**WHAT YOU HAVE TO DO:**
Continue the review of The OA and the New Age screen genre, beginning right after its final sentence.

**QUOTED PASSAGE:**
So there’s still the same inside-gang of troubled
teens (and one adult) acting on Prairie’s behalf, although often totally
intuitively, confronting many dead ends (as well as a few dead bodies) along
the way. And there’s still the sinister, manipulative, power-mad figure of “Hap”
Percy (Jason Isaacs) – who, according to the slather of Jungian principles laid
onto him this time around, may not be so much the villain who needs to be
eradicated, as the inevitable shadow whom Prairie will always have to carry
around with her and contend with …
While I’m not entirely bowled over by this second
whirligig of The OA, what is
particularly striking about the show’s reappearance in 2019 is the way it consolidates
a growing 21st century genre across film and TV: let’s call it the
New Age genre. It has been bubbling for quite a while, at least since the first
volley of The Matrix surfaced in cinemas in 1999.
Indeed, with the fan-cult phenomenon around Sense8 (2015-2018) created by Lana and Lily Wachowski with Michael Straczynski, the
genre seems to have gravitated more to TV than movies. Alan Ball’s adventurous
series Here and Now (2018) was
another short-lived attempt at a similar idea – cancelled by HBO at the point
of its mindboggling first season cliffhanger, alas.
So what is the loose set of elements that are
constellating now to form a New Age genre? There has to be a group or network of interconnected characters. Their
connection is not mundane but psychic and/or
spiritual – usually arrived at via some form of transcendental meditation or
trance-dancing. Different kinds of visions abound: dreams, hallucinations, flashbacks, apparitions, visitations (angelic
or demonic) from some other dimension. Destiny (as we are usually ominously told) – perhaps the destiny of the entire planet,
even the cosmos – is at stake; and so, accordingly, there are predestined, chosen individuals who have a central
part to play in the unfolding of events, even if they are initially unaware of
this fact. There is usually a vast mystery,
conspiracy or riddle to be solved by this collective network – and hence there
are cryptic clues scattered
everywhere, in sacred, ancient texts, around the streets, and (of course) on
the Internet.

**DATASET EXCERPTS:**
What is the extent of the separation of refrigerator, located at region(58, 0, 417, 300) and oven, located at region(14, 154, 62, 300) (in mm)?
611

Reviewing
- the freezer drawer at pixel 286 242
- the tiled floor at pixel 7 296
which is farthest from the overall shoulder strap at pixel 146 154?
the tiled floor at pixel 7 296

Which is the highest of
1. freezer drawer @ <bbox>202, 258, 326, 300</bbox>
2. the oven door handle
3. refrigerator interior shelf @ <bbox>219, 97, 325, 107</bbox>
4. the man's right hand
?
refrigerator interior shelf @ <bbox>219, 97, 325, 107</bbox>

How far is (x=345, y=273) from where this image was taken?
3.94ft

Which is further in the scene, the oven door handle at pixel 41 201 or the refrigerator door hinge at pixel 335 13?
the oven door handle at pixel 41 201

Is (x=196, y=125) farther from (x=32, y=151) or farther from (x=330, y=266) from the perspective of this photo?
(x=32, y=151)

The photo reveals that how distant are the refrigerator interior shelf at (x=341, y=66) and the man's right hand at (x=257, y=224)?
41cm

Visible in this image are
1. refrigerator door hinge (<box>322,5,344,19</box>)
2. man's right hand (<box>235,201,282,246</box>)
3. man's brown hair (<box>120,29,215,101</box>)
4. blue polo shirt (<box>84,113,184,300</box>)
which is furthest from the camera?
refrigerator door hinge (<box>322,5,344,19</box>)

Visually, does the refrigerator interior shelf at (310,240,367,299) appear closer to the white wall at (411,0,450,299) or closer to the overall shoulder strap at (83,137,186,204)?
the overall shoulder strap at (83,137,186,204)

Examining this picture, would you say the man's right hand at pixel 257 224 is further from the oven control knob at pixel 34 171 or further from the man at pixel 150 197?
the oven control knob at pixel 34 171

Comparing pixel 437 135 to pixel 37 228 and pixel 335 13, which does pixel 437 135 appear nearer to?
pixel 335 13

**RESULT OF THE TASK:**
A special aspect of the New Age genre is its earnest
display of socio-political sensitivity: the characters are often, in various
respects, marginal to the dominant cultural norm, and gender/sex fluidity (in
particular) is foregrounded and celebrated. Diverse hot-button issues (such as
multiculturalism, homelessness, or the plight of refugees) are duly written
into the unfolding drama. Diversity and inclusion are the (sometimes rather
overbearing) watchwords.
Naturally, supernatural horror movies, such as the Final Destination (2000-2011) and The Butterfly Effect (2004-2009) franchises, have also toyed with some of these speculative elements
– but usually just as a pretext for spectacularly staged thrills. Some
observers might be more inclined to place either or both Terrence Malick –
especially since The Tree of
Life (2011) – and David Lynch at the helm of this New Age movement. But Malick, for
all the fervent spirituality, philosophical otherworldliness and dreamlike
apparitions in his recent work, has yet to go for a full-on mystical-enigma
plot like The OA. And Lynch – while
he indeed ticks several of the above-listed items in the convoluted story
mechanisms of Inland Empire (2006)
and especially Twin Peaks: The Return (2017) – has a fundamentally darker, more Gothic vision; certainly in the
latter epic, the cosmic forces of Evil keep re-setting the narrative game back
to zero.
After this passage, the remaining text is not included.